The cause is that the Windows operating system and utilities are designed and implemented so badly that they can be easily subverted, in hundreds of different ways. Despite Microsoft crowing about how much security work they've done, it remains incontrovertible that using Windows is damaging businesses because of lost time working round the bugs, the spam, the viruses, the 3rd party driver bugs - which all, eventually come down to one factor. Windows is (still) a security nightmare.
Cheers, JeremyC.
4. Goten Xiao
In a way, they are doing something constructive. Many virus writers aren't doing it for the purely sadistic reasons, but to highlight exploits and problems in operating systems or security. Time and time again the attachment problem has been warned about. No. One. Listens.
Corporate businesses should setup a common fileserver, with an upload facility, and whenever Employee A tries to send Employee B a file, he just sends them a path rather than the file itself. Then the company can block attachements altogether, or route them off to a safebox PC where they can be scanned and checked etc.
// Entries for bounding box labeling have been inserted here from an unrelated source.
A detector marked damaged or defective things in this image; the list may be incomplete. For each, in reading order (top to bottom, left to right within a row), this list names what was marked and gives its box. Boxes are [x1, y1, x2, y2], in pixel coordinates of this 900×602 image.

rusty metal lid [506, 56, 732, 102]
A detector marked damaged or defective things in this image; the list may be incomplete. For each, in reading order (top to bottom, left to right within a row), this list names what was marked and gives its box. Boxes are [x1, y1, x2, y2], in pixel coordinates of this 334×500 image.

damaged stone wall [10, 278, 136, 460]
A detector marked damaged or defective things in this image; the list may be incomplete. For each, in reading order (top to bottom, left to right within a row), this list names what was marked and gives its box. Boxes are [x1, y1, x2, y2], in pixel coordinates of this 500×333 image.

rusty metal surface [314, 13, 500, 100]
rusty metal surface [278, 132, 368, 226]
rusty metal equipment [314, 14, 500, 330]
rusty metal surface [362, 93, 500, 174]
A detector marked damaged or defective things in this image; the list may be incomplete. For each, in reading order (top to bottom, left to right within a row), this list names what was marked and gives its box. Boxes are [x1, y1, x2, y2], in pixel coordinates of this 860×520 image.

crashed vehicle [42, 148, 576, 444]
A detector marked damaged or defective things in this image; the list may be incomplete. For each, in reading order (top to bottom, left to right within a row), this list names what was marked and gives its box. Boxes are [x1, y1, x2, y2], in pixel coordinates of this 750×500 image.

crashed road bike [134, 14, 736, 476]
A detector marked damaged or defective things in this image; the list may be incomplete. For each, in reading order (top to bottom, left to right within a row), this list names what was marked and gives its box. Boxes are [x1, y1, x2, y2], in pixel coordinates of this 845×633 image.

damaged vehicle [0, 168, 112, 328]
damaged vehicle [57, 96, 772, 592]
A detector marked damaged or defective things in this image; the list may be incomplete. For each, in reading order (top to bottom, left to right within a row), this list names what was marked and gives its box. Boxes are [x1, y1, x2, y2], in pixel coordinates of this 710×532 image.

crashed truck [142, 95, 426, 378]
User ignorance is probably the biggest security hole in the world, and it STILL hasn't been addressed properly. Time and again users will open spam emails and emails with attachments, even though they have been told not to. For example, the "Microsoft" poser emails that ask the user to open the attachment; since when has Microsoft sent attachments? Since when has it developed ANY fix/patch that is less than 100KB?
Someone ought to develop an email attachment filter that splits off all attachments, puts them in a specified safe folder (where they cannot be accessed by average Joe Users) and keep them there until they are verified as safe. Or simply check emails against a database of templates, since most virus emails do not vary that much - I've received at least 40 "Microsoft" emails that were almost identical. Same goes for spam, too; the sender might change, but the content rarely does.
5. anonymous
Perhaps it is time to 'bite the bullet' & drastically restrict Internet access. Meaning non essential users, children, etc.
In fact it has started to happen, driven by the users themselves, who are tiring of the seemingly non-stop torrent of viruses, worms, trojans, spam, spyware, phishing attacks, etc.
I know of quite a number of people who have effectively almost stopped using the Internet. Many having been encouraged, (conned) into buying a PC by peer pressure & the incessant advertising campaigns by the boxshifters & ISP's. Learning the hard way that using computers & the Internet is not quite as simple as the advertising makes out. It is perhaps amazing that so many of the population are still computer illiterate, but it is perhaps better they stay that way & well away from computers & the Internet...unless more draconian penalties are swiftly & internationally enacted.
All operating systems have flaws & bugs & always have done. Each incarnation allegedly 'fixing' the bugs of its predecessor but inevitably bringing some new bugs of its own & that includes Mac's & Linux.
Before the users of both platforms get on their high horses, as is usual, as they do!
6. anonymous
Hackers and virus makers are doing something constructive. At least we know how to fight them, it's like being ill, the only way we have medicine is because so many people have fallen ill, forcing us to improve health etc. The same goes for computers, viruses make companies like Microsoft create more resilliant packages.
7. anonymous
Hardly constructive, as such denizens of the 'dark side' have their own agendas of malice, profit, villiany, etc. For the immediate future if any potential new user asks me about, "getting on the Internet" I will probably endeavour to dissuade them from doing so. For unless something is done & soon, the Internet will become unusable, as is rapidly happening right now.